Five leading Jewish activists in the Soviet Union have been given permission to leave, it was learned here today. According to the National Conference on Soviet Jewry, visas have been granted to Boris Einbinder and Vladimir Roginsky, of Moscow, and to Igor Goldfarb, of Kiev. The Student Struggle for Soviet Jewry reported that visas were also promised to Vladimir Mash, a well-known economist and Boris Orlov, a historian, both of Moscow.
Meanwhile, more than 80 other Soviet Jews have protested to the Soviet Communist Party Central Committee over the denial of visas to them and others, it was reported from Moscow.

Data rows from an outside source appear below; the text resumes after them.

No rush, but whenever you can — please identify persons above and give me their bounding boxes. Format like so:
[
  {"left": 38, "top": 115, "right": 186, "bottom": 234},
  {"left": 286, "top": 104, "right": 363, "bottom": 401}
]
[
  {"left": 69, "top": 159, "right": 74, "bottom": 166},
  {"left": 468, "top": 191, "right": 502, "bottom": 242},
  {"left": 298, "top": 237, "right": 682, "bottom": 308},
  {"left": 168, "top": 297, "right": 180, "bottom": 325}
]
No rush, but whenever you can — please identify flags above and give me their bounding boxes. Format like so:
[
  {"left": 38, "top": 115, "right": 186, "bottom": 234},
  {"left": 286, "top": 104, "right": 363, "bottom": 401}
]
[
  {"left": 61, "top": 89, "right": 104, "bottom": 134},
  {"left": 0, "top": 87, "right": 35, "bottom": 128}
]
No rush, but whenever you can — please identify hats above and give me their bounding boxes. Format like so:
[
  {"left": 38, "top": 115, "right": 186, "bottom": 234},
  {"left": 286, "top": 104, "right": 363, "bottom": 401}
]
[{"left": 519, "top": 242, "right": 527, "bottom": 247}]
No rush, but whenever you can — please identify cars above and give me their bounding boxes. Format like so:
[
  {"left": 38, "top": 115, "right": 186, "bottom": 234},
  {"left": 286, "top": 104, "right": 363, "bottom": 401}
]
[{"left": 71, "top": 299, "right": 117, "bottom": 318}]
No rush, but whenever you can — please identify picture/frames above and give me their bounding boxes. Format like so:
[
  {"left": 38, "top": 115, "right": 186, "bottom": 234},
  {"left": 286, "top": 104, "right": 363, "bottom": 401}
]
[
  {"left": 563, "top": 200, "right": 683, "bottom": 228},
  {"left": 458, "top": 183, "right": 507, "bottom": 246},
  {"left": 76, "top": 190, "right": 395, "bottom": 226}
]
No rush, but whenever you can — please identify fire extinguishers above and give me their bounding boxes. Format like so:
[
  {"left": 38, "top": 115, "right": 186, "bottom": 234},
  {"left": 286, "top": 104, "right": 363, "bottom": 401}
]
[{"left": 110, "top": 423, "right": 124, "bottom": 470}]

The Central Committee was challenged to state why it has not to date informed more than 80 visa applicants of the fate of their applications. The petition, made available today to Western newsmen, said the applicants did not belong to “any of the categories” named by Communist Party Secretary Leonid I. Brezhnev during his visit to the U.S. last June.

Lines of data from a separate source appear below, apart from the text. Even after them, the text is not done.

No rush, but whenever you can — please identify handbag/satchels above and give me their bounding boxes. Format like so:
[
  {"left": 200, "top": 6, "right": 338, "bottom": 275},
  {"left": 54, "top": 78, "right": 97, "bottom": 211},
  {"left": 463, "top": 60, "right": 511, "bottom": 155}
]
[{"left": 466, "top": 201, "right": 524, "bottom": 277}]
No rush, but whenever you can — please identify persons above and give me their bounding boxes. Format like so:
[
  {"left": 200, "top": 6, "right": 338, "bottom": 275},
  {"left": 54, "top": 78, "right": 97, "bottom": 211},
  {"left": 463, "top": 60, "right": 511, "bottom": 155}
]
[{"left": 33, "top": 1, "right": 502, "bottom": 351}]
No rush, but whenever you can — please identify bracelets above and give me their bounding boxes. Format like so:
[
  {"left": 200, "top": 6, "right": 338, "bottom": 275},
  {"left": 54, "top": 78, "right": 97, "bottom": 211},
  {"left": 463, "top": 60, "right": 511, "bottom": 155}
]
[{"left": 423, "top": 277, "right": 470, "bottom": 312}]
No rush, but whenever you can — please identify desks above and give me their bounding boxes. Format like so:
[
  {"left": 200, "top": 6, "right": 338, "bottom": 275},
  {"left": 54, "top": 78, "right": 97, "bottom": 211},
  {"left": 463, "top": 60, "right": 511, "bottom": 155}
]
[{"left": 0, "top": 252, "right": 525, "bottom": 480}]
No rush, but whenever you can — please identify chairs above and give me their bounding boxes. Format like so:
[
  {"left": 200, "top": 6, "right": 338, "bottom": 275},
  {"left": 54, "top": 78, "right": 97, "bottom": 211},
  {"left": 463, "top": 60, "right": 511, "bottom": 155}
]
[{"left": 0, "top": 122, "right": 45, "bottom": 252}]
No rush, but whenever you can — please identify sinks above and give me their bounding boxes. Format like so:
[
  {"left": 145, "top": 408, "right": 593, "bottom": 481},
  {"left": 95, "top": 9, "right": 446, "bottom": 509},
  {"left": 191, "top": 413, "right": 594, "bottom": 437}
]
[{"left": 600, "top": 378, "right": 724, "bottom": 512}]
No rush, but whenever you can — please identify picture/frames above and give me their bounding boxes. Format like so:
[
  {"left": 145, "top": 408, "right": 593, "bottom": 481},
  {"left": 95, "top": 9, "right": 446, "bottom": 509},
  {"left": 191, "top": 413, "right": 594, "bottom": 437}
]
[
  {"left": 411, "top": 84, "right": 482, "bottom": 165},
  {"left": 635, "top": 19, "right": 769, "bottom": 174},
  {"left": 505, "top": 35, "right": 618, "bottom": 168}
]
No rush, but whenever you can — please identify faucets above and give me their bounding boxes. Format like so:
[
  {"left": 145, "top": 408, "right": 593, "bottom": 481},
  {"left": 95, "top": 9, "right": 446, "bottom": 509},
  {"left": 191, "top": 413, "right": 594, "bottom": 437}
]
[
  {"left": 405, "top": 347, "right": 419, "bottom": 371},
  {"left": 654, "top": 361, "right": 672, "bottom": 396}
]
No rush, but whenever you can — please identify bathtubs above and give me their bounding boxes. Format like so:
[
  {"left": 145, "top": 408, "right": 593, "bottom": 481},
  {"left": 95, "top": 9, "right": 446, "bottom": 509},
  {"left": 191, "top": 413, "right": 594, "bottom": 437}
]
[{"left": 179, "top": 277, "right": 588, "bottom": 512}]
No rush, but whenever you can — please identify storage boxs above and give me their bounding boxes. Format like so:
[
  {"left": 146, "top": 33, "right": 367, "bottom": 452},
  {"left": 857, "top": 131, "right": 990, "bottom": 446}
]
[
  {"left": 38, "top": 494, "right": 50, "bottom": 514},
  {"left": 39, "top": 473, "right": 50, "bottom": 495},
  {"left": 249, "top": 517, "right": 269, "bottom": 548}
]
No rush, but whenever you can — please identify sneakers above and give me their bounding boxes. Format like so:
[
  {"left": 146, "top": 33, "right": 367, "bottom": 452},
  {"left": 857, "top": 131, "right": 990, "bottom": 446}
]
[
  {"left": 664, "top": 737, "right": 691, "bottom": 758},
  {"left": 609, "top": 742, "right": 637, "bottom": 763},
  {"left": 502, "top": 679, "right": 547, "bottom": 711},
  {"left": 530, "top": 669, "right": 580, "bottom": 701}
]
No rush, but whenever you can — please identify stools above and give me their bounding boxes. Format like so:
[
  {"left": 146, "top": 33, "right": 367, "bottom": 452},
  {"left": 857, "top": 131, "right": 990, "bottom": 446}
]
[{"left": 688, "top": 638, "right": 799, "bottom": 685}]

They said that previous appeals to the Central Committee were never acknowledged and that they had never received any written acknowledgement of their visa applications. “We are without rights before the Soviet authorities. We cannot even file a complaint when permission to leave is refused to us, as refusals are only given verbally,” the appeal said. “We know that the instructions on which our fate depends come from the Central Committee–that is from whom the KGB (secret police) and MVD (Interior Ministry) take their orders.”
Signatories of the petition included the eminent scientist Prof. Benjamin Levich, computer specialist Aleksander Lermer, and-Vladimir Slepak.